Cimahi (MTsN Kota Cimahi) – Salah satu anugerah terindah dalam bekerja, ketika tempat pekerjaan adalah yang dulu tempat menimba ilmu atau almamater sendiri. Itulah yang dialami oleh Eni, nama panggilan dari Rohaeni, S.Pd., guru Bahasa Sunda MTsN Kota Cimahi.
Eni jadi siswa di MTsN Kota Cimahi saat itu masih bernama MTs Sukasari sejak tahun 1992 sampai 1995. Ia mengenang kondisi MTsN dulu saat bersekolah dengan saat ini sudah jauh berbeda.
“Alhamdulillah, kondisi MTsN sekarang jauh lebih bagus bangunannya. Dari segi prestasi juga semakin banyak yang diraih,” katanya sembari tersenyum. Dulu namanya MTsN Sukasari, sudah terkenal dan banyak peminatnya. Hingga sekarang masih bisa bertahan walaupun banyak persaingan dengan sekolah lain.
Ia mengaku banyak memiliki kenangan yang indah. Terutama saat jadi siswa. Eni bisa menyumbang cukup banyak piala dari kegiatan ekskul pramuka yang diikutinya.
Lantas ia bercerita bahwa salah satu guru pavoritnya kala itu adalah H. Asep Saefudin (Almarhum) seorang guru Bahasa Arab.
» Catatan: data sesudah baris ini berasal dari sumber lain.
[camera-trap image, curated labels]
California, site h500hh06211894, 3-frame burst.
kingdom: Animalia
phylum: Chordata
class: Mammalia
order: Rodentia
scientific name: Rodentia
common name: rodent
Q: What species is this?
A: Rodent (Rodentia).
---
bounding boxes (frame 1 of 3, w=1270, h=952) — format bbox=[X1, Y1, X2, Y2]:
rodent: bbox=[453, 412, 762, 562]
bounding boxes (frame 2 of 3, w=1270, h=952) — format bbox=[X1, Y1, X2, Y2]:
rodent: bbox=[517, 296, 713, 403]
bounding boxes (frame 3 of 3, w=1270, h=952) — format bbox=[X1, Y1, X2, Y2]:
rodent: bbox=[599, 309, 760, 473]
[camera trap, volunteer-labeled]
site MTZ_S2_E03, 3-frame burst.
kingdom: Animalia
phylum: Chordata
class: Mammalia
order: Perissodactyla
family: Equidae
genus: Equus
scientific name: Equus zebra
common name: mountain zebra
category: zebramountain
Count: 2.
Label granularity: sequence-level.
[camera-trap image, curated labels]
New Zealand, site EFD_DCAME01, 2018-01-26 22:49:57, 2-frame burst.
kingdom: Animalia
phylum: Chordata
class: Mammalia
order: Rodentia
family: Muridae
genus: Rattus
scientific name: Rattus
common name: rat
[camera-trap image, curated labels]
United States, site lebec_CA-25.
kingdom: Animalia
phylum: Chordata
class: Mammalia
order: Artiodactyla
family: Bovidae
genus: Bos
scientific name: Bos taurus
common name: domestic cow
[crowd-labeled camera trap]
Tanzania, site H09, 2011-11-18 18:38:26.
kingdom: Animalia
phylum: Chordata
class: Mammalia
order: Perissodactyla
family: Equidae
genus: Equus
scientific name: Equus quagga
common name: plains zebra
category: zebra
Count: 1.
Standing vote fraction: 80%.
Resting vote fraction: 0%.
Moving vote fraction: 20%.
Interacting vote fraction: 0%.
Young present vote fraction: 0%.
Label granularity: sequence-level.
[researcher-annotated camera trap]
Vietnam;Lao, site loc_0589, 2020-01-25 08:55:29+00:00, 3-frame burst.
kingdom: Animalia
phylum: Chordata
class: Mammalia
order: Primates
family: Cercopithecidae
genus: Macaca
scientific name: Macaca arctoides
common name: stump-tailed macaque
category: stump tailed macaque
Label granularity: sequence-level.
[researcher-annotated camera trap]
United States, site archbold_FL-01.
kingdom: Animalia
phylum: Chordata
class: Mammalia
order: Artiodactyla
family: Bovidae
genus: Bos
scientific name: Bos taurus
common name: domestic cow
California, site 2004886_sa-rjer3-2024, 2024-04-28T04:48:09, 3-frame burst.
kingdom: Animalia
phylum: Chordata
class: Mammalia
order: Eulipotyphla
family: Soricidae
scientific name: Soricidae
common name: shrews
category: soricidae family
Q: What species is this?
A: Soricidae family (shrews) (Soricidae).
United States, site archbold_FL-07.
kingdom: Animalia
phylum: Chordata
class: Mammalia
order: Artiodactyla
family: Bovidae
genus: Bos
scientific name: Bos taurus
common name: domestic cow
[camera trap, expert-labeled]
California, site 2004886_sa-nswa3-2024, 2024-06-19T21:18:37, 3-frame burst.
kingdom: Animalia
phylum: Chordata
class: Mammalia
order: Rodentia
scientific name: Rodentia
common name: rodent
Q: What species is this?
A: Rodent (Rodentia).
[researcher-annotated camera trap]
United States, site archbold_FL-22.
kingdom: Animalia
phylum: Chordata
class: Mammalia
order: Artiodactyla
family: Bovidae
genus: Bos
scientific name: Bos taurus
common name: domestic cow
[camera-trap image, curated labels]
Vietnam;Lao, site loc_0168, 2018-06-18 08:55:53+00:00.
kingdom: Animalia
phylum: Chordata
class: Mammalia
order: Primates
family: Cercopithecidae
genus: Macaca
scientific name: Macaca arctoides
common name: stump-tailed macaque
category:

Sosoknya begitu berwibawa namun ramah dan humble kepada siswa-siswinya.
“Beliaulah yang mengajari saya lebih mendalam tentang pembelajaran Bahasa Arab. Saya jadi lebih suka pelajaran Bahasa Arab,” kenang Eni.
Eni lahir di Cimahi pada 03 September 1980. Memiliki hobi memasak. Tak pelak karena hobinya ini beberapa event kegiatan di MTsN Kota cimahi, ia kerapkali didaulat sebagai seksi konsumsi termasuk saat Perkemahan Pramuka di wisata Paku Haji beberapa waktu lalu.
Isteri dari Muchlis Aliyudin dan ibu dari Naimatul Azka Aliyudin dan Muhammad Rafif Aliyudin ini saat kecil bercita-cita ingin jadi Polwan. Nasib berkata lain. Kini ia ditakdirkan menjadi seorang guru. Menariknya jadi guru di sekolahnya sendiri.
“Saat pertama kali jadi guru di MTsN, merasa bahagia karena bisa kembali mengabdi ke sekolah yang telah banyak memberikan ilmu dan pengalaman hidup. Selain itu, sempat ada rasa canggungnya, terutama dulu sebagian adalah para guru, kemudian jadi teman sejawat,” tutur Eni.
Kerapkali Jadi Petugas Upacara
Eni menyelesaikan pendidikan dasarnya pada MI Nurul Falah Cimahi (1986-1992), kemudian MTsN Sukasari (1992-1995). Jenjang SLTA ia selesaikan di SMAN 2 Cimahi (1995-1998). Gelar Sarjana Pendidikan ia peroleh dari IKIP Bandung atau kini dikenal dengan Univeristas Pendidikan Indonesia (UPI) pada jurusan Diksastra Sunda lulus tahun 2003.
Salah satu yang menarik dari kiprahnya selama menjadi guru MTsN Kota Cimahi, Eni kerapkali mendapat kepercayaan sebagai petugas upacara terutama hari besar nasional seperti Hari Amal Bakti Kemenag.
“Tak kurang dari 10 kali saya mendapat penugasan sebagai petugas upacara baik di tingkat madrasah, kemenag hingga kota Cimahi. Biasanya saya bertugas sebagai pembaca Teks UUD 1945 atau Pancasila. Trio guru yang sering tampil, saya bersama Bu Yayu, dan Bu Endang,” ungkap Wali Kelas 9A dan staf Wakamad Bidang Sarpras tersebut.
Eni berharap ke depan MTsN Kota Cimahi semakin maju dan bisa menghasilkan siswa-siswa yang berprestasi, berakhlakul karimah dan BERMUTU sesuai dengan visi MTsN Kota Cimahi.